You Need to Learn Man Pages
https://www.youtube.com/watch?v=RzAkjX_9B7E&t=295s
Man (manual) pages are the built in help system for Linux. They contain documentation for most commands.
Run the man
command on a command to get to it’s man page.
man man
Navigating a man page
h
q
Man uses less
^ mean ctrl
^f Forward one page
^b backward one page
can use # followed by command to repeat that many times
g first line in file
G last line in file
CR means press enter
Searching
/searchword
press enter to jump first occurance of searched word
n to jump to next match
N to go to previous match
?searchword to do a backward search (n and N are reversed when going through results)
Man page conventions
bold text type as shown
italic text replace with arguments
- Italic may not render in terminal and may be underlined or colored text instead.
[-abc] optional
-a | -b Options separated by a pipe symbol cannot be used together.
argument … (followed by 3 dots) can be repeated. (Argument is repeatable)
[expression] … entire expression within [ ] is repeatable.
Parts of a man page
Name
Synopsis
When you see file in a man page, think file and or directory
Description
short and long options do the same thing

Current section number is printed at the top left of the man page.

**REQUIRED TASK**:
Please answer these questions about the man page notes:
(a) What does ^b do?
(b) What does G jump to?
(c) What is true of options separated by a pipe symbol?
The rows after this are separate material, unrelated to the man page notes.

**EXTRACTED RECORDS**:
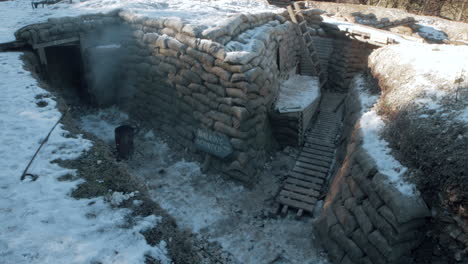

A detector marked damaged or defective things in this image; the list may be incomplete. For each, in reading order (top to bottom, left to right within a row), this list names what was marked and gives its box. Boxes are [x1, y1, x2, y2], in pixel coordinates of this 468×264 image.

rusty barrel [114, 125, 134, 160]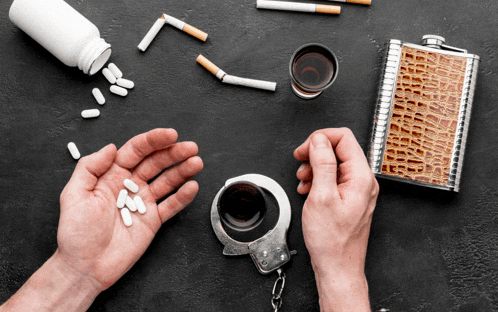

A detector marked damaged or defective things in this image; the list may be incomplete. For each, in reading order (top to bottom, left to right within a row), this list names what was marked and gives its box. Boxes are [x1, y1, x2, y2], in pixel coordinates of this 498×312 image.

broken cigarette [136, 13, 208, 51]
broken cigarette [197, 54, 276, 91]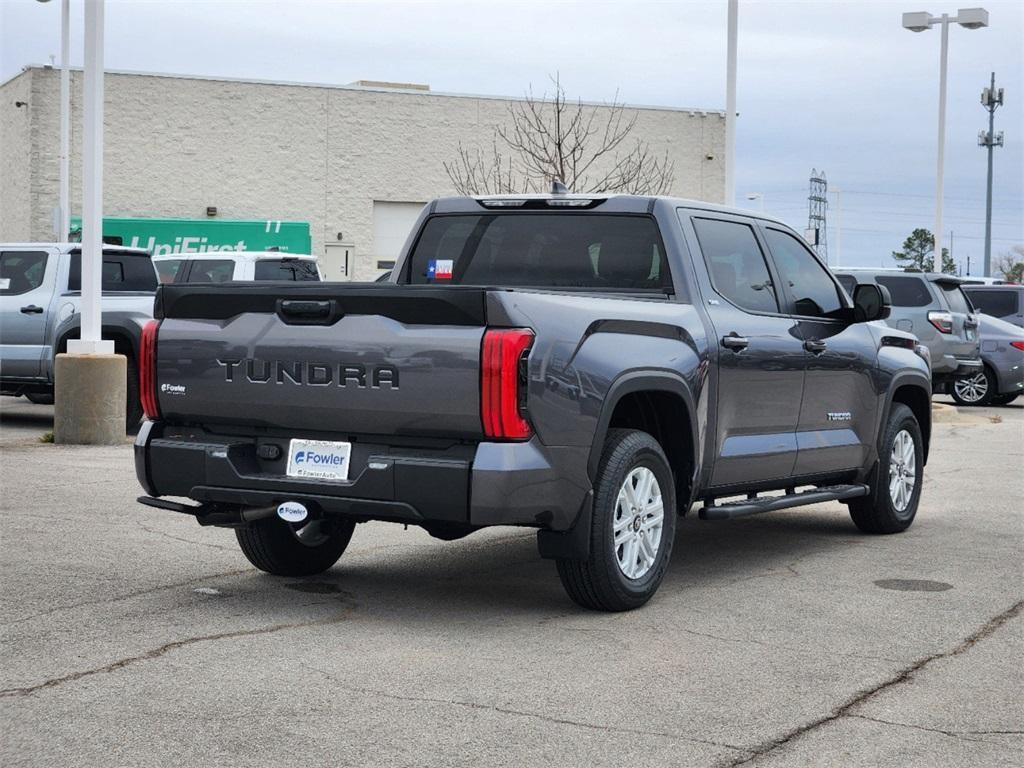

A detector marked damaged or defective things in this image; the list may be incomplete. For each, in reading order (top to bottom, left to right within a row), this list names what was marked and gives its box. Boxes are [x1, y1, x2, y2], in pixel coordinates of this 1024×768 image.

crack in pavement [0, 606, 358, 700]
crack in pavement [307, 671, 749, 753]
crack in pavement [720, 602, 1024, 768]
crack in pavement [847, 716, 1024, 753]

**RESULT OF THE EXERCISE**:
(a) It moves backward one page.
(b) The last line in the file.
(c) They cannot be used together.